-- Aim of the exercise --
Leaving out the pictures, return word for word the stretch of entries below from the line holding "Η αφρικανική σκόνη" through the line holding "Justine V-Neck Mermaid Formal Dress".

-- Scraped caption text data --

* * *

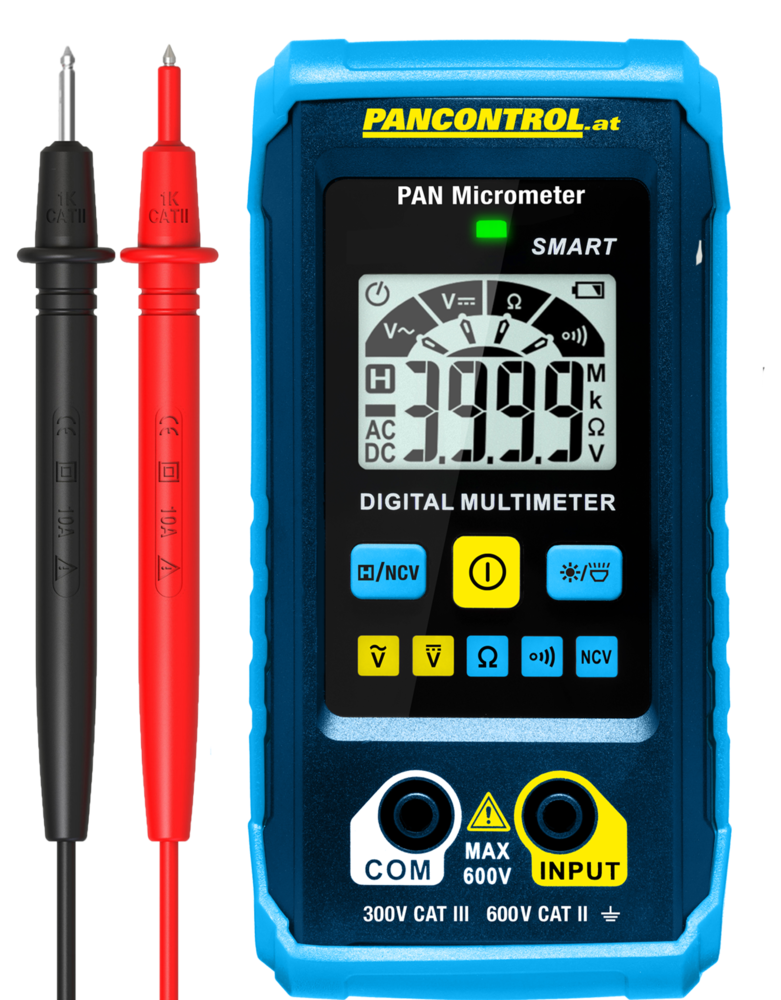 PANCONTROL Digital-Multimeter PAN Micrometer
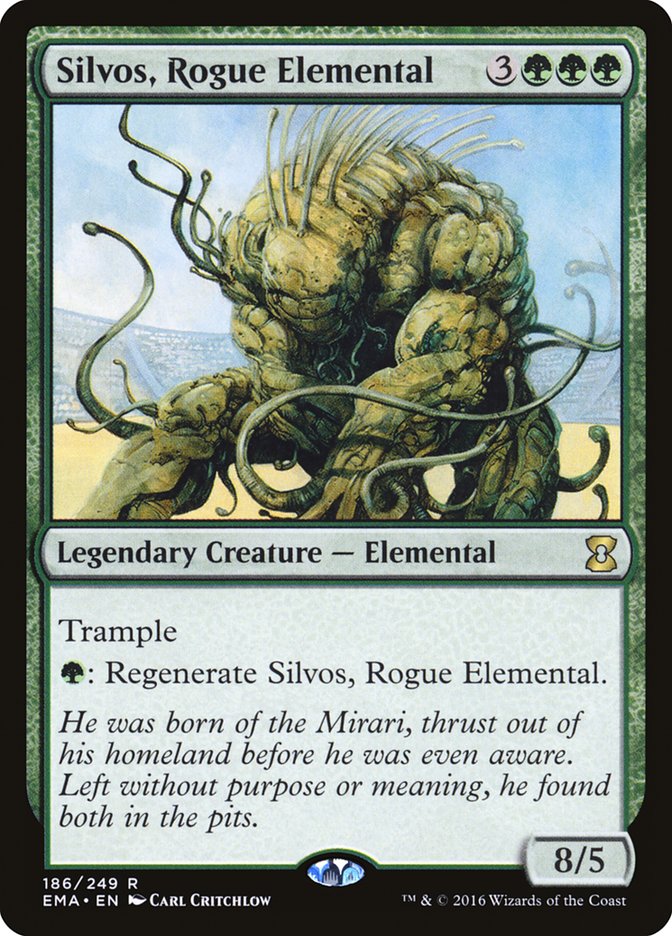Silvos, Rogue Elemental [Eternal Masters] MTG Single Magic: The Gathering    | Red Claw Gaming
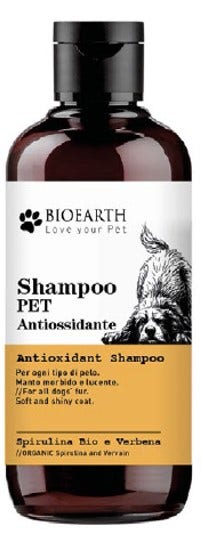 SHAMPOO PET ANTIOSSIDANTE250ML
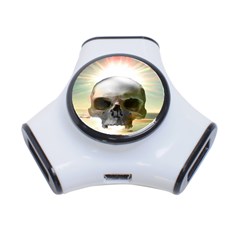 Skull Sunset 3-port Usb Hub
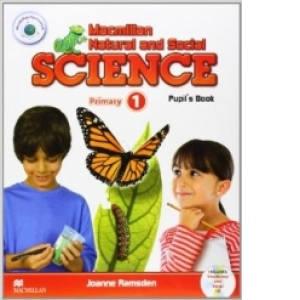 Macmillan Natural and Social Science Level 1: Pupils Book Pack (with CD)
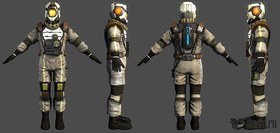 Astronaut worker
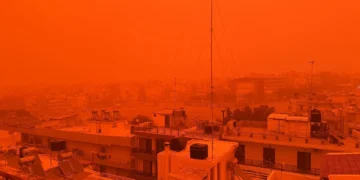 Η αφρικανική σκόνη “κατάπιε” την Κρήτη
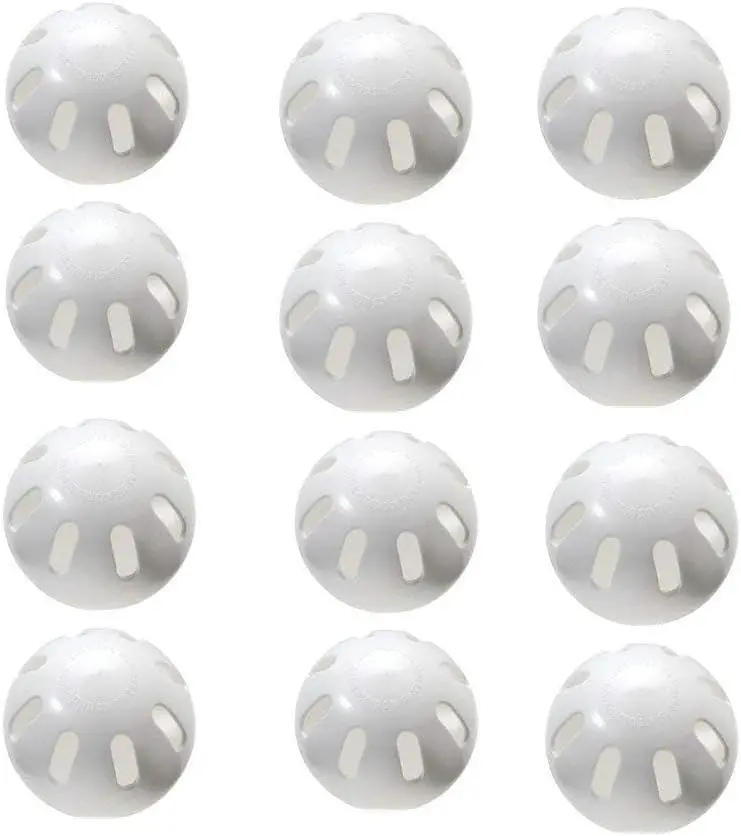 Wiffle Ball Baseballs Official Size (12 Pack) Wiffle Ball Baseballs Official Size (12 Pack)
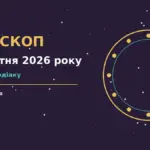 Зоряний гороскоп на 13 жовтня 2026 року, кавовий блокнот і свічка на дерев'яному столі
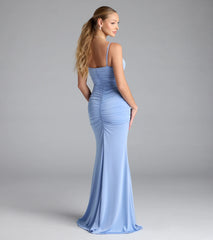 Justine V-Neck Mermaid Formal Dress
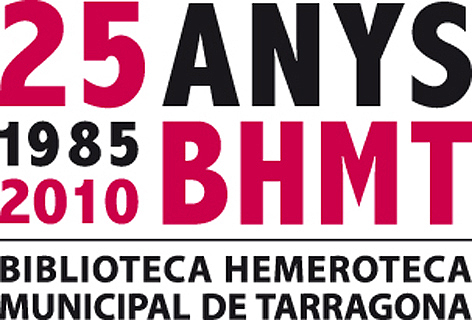 Logotip 25 anys BHMT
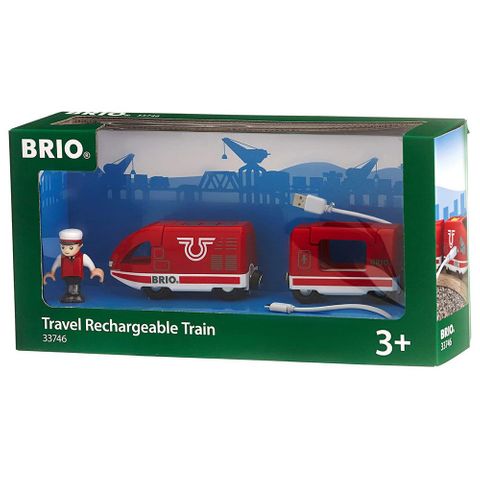 BRIO Rechargeable Travel Train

* * *

-- Response below --
 Η αφρικανική σκόνη “κατάπιε” την Κρήτη
 Wiffle Ball Baseballs Official Size (12 Pack) Wiffle Ball Baseballs Official Size (12 Pack)
 Зоряний гороскоп на 13 жовтня 2026 року, кавовий блокнот і свічка на дерев'яному столі
 Justine V-Neck Mermaid Formal Dress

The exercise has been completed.